The Ensemble Toolkit (EnTK) is a Python library developed by the RADICAL Research Group at Rutgers University for developing and executing large-scale ensemble-based workflows. This tutorial shows how to get up and running with EnTK 1.13.0 on Summit specifically. For in-depth information about EnTK itself, please refer to its documentation.

Prerequisites

Before using EnTK itself, you will need MongoDB and RabbitMQ services running on Slate. There are tutorials for MongoDB in this documentation, but the tutorial for RabbitMQ is forthcoming.

You will need to know the connection information for both MongoDB and RabbitMQ so that EnTK can be configured to connect to the services.

Then, to use EnTK on Summit, load the module as shown below:

$ module load workflows
$ module load entk/1.13.0

Run the following command to verify that EnTK is available:

$ radical-utils-version
1.13.0

Hello world!

To run EnTK on Summit, you will create two files and then execute two commands from a Summit login node. Currently, EnTK must be run from a Summit login node, rather than within a batch job.

First, create a setup file setup.bash that will load the correct modules and define environment variables.

module load workflows
module load entk/1.13.0

export RADICAL_PILOT_DBURL="mongodb://admin:password@apps.marble.ccs.ornl.gov:32767/test"
export RMQ_HOSTNAME="apps.marble.ccs.ornl.gov"
export RMQ_PORT="30256"
export RMQ_USERNAME="admin"
export RMQ_PASSWORD="password"

Replace, without renaming, the RADICAL_PILOT_DBURL environment variable in setup.bash with the MongoDB connection string that corresponds to your own service running on Slate. EnTK uses this environment variable directly.

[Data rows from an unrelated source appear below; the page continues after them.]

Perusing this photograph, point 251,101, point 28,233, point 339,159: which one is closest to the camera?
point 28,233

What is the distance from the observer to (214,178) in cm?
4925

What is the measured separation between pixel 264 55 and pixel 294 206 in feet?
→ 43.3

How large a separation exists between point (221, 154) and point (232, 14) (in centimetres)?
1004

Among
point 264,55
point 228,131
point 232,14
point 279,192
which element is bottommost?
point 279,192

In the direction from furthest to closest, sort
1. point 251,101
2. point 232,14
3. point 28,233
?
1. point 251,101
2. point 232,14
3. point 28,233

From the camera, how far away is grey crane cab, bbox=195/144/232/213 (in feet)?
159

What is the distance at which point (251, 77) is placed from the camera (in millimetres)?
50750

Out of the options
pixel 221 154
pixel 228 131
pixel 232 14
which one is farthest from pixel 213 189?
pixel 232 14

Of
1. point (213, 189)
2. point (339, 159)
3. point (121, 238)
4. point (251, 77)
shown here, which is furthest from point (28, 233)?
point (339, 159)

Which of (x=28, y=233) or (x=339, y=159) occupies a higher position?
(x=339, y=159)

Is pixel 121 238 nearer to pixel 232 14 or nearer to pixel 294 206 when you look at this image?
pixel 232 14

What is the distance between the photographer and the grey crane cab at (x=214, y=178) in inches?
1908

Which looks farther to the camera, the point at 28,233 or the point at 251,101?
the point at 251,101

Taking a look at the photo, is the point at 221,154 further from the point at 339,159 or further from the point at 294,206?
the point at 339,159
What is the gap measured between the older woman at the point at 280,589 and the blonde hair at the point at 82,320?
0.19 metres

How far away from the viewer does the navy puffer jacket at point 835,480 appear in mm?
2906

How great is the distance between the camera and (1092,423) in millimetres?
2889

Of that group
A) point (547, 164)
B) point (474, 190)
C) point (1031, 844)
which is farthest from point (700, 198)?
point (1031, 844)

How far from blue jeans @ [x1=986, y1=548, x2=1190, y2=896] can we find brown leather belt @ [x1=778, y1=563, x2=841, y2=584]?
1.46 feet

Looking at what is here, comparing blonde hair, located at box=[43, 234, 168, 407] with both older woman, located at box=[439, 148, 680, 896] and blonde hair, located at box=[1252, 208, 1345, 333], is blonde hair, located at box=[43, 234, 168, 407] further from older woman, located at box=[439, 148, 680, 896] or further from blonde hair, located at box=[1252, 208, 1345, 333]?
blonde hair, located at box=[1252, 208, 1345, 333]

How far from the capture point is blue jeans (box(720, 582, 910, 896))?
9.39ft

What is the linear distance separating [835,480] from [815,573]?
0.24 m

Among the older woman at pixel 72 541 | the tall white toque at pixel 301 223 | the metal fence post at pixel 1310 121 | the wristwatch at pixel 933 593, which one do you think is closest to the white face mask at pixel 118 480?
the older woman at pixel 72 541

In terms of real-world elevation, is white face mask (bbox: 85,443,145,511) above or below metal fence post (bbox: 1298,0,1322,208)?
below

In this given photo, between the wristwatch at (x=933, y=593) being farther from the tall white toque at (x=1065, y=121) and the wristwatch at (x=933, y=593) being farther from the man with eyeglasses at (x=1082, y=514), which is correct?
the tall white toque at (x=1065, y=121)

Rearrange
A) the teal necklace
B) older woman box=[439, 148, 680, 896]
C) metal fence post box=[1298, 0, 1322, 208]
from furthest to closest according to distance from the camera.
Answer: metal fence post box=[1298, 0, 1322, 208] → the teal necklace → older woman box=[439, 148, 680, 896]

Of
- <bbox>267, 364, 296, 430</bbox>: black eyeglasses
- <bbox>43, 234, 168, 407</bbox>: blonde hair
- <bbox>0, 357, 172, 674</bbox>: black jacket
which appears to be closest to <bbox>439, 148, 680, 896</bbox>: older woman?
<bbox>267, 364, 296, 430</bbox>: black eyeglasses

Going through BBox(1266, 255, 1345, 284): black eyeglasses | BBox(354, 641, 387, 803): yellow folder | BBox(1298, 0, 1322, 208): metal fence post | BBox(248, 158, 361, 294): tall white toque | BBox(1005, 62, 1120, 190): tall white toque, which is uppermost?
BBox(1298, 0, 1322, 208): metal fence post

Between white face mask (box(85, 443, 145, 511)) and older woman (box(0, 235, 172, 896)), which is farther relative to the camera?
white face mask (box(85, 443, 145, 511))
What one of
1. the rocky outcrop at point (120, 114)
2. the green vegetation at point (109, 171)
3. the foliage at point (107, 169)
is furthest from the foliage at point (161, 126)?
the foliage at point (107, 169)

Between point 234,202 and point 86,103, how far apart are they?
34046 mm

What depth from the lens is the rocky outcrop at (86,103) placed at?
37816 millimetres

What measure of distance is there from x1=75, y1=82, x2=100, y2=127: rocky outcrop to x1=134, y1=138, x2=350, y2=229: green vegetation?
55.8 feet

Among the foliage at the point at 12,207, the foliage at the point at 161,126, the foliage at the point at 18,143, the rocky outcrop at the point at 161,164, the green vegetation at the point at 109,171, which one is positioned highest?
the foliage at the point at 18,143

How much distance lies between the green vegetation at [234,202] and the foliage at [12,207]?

Then, replace the RMQ_ variables in setup.bash with the corresponding values for your RabbitMQ service on Slate. These variables can be renamed, because their only use is in the following example Python program.

Now, create a demo.py3 file with the following lines:

import os
from radical.entk import AppManager, Pipeline, Stage, Task

# Create objects.

appman = AppManager(
    hostname=os.environ["RMQ_HOSTNAME"],
    port=int(os.environ["RMQ_PORT"]),
    username=os.environ["RMQ_USERNAME"],
    password=os.environ["RMQ_PASSWORD"])

p = Pipeline()

s = Stage()

t = Task()

# Use the objects to model the workflow.

appman.resource_desc = {
    "resource": "ornl.summit",
    "walltime": 10,
    "cpus":     1,
    "project":  "abc123" # replace with your own project identifier
}

t.name = "mytask"
t.executable = "/bin/echo"
t.arguments = ["Hello world!"]

s.add_tasks(t)

p.add_stages(s)

appman.workflow = set([p])

# Execute the workflow.

appman.run()

In demo.py3, only one line needs to be changed, so that EnTK knows which project identifier to use when submitting batch jobs to Summit.

Finally, run the demo program by executing the following commands from a Summit login node:

$ source setup.bash
$ python3 demo.py3

Congratulations! You should now see interactive output from EnTK while it launches and monitors your job on Summit.